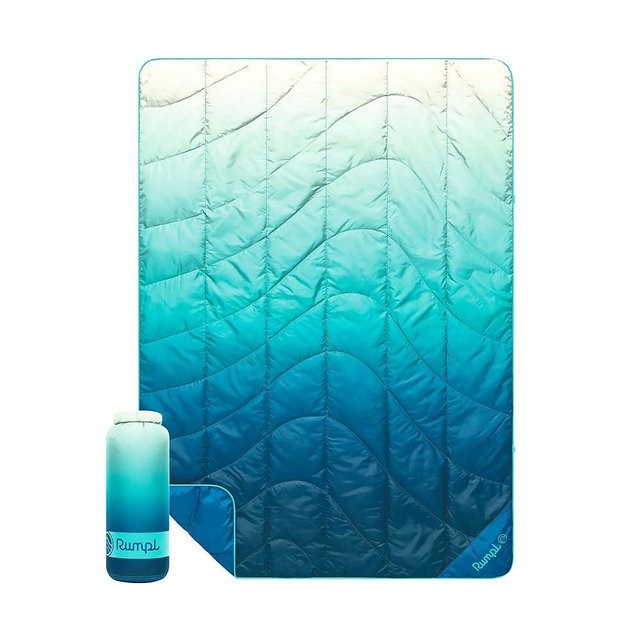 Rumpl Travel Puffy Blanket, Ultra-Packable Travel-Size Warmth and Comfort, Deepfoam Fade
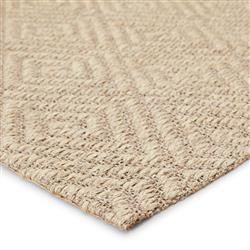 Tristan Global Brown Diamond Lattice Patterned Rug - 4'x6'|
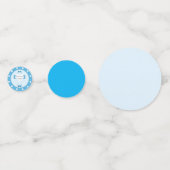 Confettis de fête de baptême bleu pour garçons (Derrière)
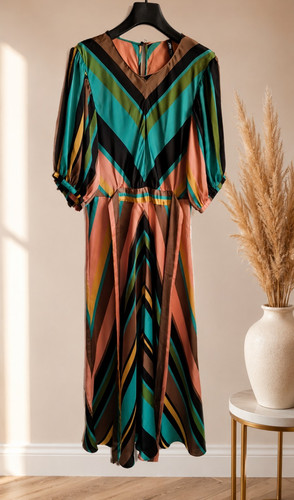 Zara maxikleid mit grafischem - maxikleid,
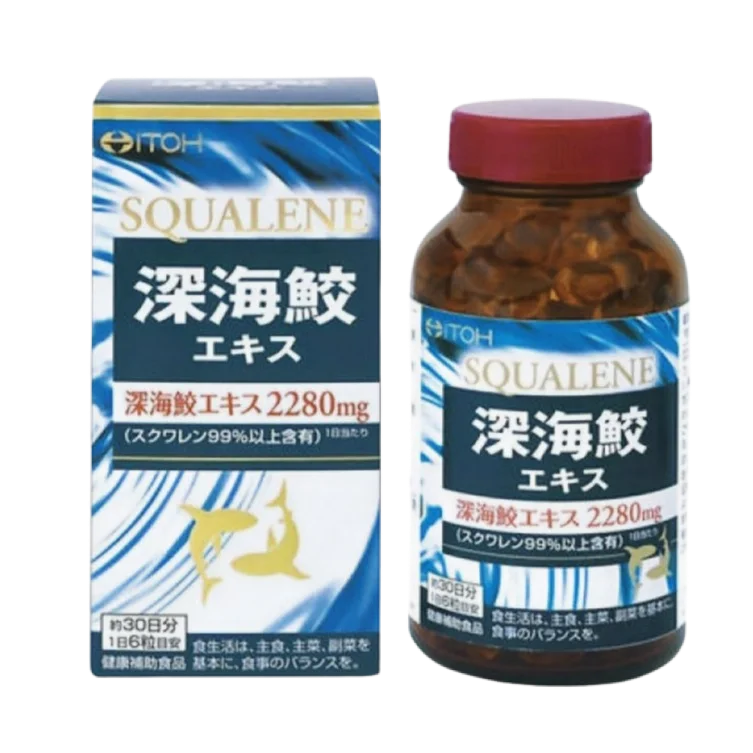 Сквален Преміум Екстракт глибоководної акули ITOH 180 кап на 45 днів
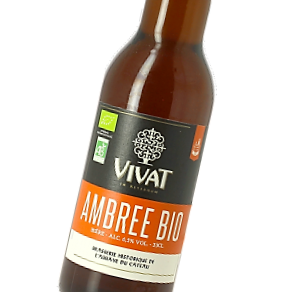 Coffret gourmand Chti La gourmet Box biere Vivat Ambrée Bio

*-*-*

Starting with the line that holds "Zara maxikleid mit", retype each line through the last one in the listing above, exactly as written. Do not copy any pictures.

 Zara maxikleid mit grafischem - maxikleid,
 Сквален Преміум Екстракт глибоководної акули ITOH 180 кап на 45 днів
 Coffret gourmand Chti La gourmet Box biere Vivat Ambrée Bio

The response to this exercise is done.